Jesus didn’t show up on the scene calling the Pharisees a “viper’s brood” (Matthew 12:34). It was only after many discussions and debates that he had some strong words for them. These were face to face interactions with people he knew. Some of them were his friends and disciples (like Nicodemus and Joseph of Arimathea). Likewise, Paul had spent a considerable amount of time with the Galatian church before he famously called them “stupid” in his letter (Galatians 3) and he goes on to say some fairly affectionate things later in the letter (Galatians 4:12-20, 5:7, 6:11). He also exhorts them to correct others with gentleness (5:22-23 and 6:1). Whether Paul always practiced what he preached is debatable but the point is this: neither Paul nor Jesus led with anger (see Acts 17 for an example of how Paul debated strangers in Athens). To the contrary, Paul and Jesus explicitly taught gentleness. Even in a few cases when they became stern or insulting, the relationship came first—mercy came first.

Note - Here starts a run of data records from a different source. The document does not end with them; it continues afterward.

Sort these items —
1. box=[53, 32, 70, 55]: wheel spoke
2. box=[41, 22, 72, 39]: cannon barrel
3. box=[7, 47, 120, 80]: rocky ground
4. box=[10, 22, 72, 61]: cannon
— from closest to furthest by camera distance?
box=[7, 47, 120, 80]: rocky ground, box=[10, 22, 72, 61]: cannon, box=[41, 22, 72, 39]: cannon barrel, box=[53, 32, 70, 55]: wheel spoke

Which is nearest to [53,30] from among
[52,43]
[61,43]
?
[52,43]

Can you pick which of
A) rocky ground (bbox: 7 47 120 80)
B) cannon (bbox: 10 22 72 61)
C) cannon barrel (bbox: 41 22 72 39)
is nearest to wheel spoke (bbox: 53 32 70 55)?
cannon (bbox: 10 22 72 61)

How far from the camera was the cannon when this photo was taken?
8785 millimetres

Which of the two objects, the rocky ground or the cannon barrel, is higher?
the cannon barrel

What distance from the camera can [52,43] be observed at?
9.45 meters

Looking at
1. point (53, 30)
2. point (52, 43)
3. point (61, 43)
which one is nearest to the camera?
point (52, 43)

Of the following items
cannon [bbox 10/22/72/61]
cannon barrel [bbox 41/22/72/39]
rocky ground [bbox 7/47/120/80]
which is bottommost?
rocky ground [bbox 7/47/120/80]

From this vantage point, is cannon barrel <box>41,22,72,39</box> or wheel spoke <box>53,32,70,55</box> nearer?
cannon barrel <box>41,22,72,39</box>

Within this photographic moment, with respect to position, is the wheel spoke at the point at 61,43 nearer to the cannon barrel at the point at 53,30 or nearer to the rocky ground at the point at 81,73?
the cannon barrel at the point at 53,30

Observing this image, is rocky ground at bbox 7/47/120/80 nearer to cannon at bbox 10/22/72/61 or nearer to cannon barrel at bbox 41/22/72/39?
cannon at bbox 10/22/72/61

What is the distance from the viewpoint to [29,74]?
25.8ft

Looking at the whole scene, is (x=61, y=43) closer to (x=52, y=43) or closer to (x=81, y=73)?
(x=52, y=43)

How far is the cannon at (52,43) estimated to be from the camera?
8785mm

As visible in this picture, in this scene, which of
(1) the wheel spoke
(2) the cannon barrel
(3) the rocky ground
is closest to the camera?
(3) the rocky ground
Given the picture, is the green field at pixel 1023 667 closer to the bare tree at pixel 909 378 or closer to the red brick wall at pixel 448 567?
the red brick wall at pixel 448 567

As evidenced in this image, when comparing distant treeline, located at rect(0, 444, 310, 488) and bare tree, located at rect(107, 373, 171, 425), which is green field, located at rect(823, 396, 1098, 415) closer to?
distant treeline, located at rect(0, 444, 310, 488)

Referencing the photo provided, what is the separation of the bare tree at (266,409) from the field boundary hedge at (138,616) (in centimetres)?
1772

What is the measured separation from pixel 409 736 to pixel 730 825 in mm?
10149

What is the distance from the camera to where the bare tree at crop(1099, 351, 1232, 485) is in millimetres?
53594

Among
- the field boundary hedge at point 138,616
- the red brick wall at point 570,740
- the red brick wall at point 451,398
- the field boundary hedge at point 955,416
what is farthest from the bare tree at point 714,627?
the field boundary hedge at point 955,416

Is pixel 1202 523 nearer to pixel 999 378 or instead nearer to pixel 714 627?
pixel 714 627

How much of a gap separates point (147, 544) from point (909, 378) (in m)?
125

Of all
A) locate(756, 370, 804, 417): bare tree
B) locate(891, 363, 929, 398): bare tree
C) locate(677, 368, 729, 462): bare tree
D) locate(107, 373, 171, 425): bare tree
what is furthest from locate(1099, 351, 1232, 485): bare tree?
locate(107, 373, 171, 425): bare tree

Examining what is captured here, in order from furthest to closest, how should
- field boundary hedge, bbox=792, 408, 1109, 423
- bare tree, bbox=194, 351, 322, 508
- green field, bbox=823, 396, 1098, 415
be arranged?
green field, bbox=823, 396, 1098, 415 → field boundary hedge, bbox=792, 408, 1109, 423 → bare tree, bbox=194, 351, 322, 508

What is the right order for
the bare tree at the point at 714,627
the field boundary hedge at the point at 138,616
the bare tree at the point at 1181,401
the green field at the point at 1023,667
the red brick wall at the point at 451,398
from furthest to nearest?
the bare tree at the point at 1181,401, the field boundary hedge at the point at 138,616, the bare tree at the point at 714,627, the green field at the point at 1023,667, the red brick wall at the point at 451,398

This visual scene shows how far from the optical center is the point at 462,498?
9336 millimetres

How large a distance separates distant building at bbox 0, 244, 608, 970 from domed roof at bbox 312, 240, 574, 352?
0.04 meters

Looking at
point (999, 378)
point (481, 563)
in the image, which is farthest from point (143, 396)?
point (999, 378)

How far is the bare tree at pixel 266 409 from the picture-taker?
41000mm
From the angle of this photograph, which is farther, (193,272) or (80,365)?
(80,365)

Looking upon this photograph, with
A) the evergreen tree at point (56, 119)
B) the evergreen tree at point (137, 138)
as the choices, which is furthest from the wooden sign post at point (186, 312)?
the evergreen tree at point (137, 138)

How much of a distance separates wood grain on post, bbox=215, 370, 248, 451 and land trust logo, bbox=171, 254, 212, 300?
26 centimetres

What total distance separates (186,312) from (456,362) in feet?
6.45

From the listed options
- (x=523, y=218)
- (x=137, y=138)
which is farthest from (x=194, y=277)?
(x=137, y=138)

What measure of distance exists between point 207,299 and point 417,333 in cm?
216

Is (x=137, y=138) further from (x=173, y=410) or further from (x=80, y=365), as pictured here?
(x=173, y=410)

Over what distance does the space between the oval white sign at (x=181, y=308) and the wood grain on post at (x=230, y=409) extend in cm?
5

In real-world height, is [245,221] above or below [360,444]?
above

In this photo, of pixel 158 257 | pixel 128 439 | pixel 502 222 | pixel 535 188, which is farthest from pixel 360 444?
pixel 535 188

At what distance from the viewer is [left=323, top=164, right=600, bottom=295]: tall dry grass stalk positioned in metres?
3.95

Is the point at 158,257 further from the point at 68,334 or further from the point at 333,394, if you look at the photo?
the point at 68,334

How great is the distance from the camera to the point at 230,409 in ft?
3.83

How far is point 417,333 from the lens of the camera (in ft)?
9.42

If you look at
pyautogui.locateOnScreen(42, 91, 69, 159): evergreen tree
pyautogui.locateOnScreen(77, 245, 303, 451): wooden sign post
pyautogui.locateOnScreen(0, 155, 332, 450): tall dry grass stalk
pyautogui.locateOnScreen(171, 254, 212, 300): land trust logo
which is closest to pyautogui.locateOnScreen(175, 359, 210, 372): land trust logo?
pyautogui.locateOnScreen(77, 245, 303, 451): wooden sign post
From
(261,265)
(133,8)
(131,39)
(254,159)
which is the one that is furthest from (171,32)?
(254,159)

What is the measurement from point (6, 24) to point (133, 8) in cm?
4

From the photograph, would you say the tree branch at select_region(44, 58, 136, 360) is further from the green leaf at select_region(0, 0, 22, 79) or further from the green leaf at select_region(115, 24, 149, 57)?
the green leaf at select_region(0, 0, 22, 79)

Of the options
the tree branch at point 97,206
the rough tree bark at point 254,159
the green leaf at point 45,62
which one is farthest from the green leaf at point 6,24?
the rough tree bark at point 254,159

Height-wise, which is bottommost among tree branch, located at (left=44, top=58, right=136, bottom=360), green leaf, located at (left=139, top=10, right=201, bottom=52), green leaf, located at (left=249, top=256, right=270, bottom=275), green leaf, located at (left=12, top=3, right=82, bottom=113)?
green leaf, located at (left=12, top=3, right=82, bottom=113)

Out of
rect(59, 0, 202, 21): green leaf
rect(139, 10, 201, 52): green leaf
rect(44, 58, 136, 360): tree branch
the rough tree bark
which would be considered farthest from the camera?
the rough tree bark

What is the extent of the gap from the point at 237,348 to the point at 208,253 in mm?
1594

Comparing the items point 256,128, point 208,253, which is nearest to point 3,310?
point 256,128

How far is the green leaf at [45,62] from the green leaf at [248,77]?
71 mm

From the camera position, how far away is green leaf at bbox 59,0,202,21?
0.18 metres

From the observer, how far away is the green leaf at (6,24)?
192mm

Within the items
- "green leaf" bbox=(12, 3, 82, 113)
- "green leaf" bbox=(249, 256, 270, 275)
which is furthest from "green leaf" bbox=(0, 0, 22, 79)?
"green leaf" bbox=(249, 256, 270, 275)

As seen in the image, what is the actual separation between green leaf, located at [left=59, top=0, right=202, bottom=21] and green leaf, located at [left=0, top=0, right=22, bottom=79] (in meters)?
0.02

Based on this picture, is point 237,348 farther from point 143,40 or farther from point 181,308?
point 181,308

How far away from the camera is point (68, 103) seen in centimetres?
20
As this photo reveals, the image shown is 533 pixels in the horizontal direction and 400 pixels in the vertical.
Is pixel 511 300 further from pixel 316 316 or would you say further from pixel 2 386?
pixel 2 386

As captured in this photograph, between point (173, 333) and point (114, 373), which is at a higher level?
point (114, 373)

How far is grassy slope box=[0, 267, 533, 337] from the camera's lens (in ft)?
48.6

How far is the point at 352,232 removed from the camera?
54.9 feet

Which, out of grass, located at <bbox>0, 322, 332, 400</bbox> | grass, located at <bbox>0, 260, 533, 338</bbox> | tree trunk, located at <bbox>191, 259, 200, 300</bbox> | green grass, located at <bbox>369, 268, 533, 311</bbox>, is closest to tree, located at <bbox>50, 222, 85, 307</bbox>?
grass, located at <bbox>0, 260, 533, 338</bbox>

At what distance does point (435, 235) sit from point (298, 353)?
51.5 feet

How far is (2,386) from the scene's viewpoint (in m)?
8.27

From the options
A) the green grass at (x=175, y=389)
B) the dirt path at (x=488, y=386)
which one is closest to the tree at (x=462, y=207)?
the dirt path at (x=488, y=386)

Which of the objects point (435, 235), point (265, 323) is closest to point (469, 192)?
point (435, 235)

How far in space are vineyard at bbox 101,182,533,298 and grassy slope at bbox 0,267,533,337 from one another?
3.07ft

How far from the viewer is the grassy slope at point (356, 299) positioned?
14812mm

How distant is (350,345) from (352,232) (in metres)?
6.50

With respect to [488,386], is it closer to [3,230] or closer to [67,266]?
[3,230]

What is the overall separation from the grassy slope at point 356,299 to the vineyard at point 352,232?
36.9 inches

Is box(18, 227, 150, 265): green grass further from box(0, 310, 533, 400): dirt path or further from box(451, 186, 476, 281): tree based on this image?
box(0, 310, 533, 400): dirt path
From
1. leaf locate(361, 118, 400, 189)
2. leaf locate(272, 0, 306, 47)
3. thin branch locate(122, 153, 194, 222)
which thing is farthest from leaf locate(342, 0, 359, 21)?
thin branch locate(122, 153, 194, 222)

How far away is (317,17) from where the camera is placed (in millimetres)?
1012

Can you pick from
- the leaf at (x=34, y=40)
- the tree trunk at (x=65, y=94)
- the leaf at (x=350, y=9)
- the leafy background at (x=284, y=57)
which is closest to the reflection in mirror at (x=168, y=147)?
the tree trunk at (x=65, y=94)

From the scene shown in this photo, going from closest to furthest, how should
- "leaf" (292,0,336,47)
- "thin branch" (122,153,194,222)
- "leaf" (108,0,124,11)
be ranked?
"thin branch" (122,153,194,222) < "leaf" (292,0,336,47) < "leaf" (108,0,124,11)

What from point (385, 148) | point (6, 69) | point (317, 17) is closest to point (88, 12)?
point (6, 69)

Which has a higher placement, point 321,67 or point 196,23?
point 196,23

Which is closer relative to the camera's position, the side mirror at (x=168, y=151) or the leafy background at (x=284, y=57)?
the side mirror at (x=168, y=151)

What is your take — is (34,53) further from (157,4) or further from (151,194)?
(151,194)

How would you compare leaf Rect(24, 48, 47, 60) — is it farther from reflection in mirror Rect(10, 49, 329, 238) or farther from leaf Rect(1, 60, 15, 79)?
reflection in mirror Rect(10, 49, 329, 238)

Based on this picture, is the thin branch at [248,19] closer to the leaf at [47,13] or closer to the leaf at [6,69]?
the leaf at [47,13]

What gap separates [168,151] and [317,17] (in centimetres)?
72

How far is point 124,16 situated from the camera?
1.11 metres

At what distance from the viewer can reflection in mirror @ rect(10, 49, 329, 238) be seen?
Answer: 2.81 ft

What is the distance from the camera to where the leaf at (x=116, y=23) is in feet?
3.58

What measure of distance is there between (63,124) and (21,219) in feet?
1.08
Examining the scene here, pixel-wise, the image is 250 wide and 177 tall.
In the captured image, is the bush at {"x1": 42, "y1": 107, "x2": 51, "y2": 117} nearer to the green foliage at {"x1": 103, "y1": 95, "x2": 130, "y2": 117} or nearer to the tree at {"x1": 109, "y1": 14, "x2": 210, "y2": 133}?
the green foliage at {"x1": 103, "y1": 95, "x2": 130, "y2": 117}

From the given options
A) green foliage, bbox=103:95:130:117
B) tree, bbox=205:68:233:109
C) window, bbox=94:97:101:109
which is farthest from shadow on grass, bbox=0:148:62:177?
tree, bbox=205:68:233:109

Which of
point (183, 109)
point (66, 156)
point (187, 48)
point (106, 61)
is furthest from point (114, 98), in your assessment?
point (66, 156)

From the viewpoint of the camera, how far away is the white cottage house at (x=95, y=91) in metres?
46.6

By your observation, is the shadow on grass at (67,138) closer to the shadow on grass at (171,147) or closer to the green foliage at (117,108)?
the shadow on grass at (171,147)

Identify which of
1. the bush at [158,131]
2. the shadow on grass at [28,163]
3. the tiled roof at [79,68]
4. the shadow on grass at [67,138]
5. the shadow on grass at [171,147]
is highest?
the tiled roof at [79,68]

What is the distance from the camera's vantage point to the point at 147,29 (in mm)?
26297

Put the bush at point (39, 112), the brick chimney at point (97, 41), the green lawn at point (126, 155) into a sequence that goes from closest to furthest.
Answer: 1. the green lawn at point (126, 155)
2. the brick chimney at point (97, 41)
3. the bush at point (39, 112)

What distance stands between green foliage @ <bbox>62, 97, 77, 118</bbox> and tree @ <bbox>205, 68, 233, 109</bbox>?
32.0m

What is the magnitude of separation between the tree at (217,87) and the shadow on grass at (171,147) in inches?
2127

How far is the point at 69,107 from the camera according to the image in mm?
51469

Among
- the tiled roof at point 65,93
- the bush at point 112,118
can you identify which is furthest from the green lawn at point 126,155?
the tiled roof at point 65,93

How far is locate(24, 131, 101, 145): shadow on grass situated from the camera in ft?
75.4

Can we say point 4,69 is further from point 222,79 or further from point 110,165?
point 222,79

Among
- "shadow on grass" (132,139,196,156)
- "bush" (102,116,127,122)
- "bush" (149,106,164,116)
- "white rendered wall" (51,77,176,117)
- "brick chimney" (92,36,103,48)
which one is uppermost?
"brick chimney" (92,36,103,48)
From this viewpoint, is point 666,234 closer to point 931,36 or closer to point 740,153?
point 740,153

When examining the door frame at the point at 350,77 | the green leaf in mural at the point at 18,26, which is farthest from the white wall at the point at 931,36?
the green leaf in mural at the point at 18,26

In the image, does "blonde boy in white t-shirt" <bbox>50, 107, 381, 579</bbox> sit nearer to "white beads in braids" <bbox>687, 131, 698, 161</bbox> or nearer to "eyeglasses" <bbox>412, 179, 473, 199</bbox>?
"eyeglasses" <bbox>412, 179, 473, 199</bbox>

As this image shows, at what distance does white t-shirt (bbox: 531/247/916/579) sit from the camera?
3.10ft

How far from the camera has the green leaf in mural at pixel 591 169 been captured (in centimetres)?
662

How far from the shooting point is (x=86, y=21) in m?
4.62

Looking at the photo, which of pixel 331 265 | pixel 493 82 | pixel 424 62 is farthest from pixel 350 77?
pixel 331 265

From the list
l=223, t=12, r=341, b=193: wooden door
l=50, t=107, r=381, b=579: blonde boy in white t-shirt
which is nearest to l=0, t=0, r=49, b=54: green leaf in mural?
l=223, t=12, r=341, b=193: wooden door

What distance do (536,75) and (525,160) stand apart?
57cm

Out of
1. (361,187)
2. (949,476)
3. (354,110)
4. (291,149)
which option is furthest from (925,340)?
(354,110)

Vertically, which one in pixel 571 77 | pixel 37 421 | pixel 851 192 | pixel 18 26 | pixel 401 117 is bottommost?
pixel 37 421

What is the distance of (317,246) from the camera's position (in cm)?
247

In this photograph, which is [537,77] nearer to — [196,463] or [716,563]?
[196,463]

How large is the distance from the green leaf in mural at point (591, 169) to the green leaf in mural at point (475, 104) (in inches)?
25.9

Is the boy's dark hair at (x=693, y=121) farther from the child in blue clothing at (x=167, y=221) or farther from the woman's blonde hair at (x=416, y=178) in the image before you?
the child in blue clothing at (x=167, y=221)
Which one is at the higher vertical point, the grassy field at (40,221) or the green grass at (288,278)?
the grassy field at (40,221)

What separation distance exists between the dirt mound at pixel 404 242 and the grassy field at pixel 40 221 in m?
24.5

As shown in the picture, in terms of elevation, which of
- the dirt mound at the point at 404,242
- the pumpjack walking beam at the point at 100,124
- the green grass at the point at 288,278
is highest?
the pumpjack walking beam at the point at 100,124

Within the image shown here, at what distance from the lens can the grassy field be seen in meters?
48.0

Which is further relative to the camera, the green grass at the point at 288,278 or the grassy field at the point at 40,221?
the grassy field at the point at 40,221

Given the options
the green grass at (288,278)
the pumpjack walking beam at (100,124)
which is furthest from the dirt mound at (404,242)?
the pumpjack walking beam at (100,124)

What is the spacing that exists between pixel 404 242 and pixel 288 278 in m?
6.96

The same should be true for us. If I find myself being unkind to someone I have not unambiguously demonstrated love and concern for, I’m probably off base, no matter how right I am.


Provocative, non-violent action is all good

Think of Jesus flipping the tables in the temple square and driving the animals out (Matthew 21:12). Think of Peter, Paul and other apostles stirring up trouble in pretty much every town they went into (Acts 5:27-42). People love to use these stories to justify rudeness in the name of Christ but these aren’t examples of holy people losing their temper (don’t take my word for it, here’s the world’s leading New Testament scholar on Jesus in the temple). These are examples of carefully chosen public signs to highlight the gospel message. This is Martin Luther King, Jr. stuff, not Samantha Bee or Matt Walsh stuff.


Churchy types get it worse than the “sinners”

You’ll notice the above examples of Jesus and Paul’s sternness are almost all aimed at people who are churchy types: Pharisees, temple priests, the holier-than-thou. They also tend to be public figures. Never does Jesus or one of the apostles go on blast against the ordinary, everyday sinner. In those cases (the woman at the well, the woman caught in adultery, Zacchaeus, Levi/Matthew), Jesus’ first response is gentleness and concern.


So there you have it. Some basic guiding principles on when you can be a jerk for Christ. Based on the scriptural evidence, it’s not something we should do frequently. Much like the Church’s teaching on war, it’s justified only in rare cases. Rather, let us focus on recommitting ourselves to revolutionary love because that is the sort of radical, extreme, hard core badassery that Jesus preached and embodied. That is how Christians conquered the most powerful empire in the world in ancient times, and it’s the only way we’ll ever conquer as soldiers of Christ in the 21st century.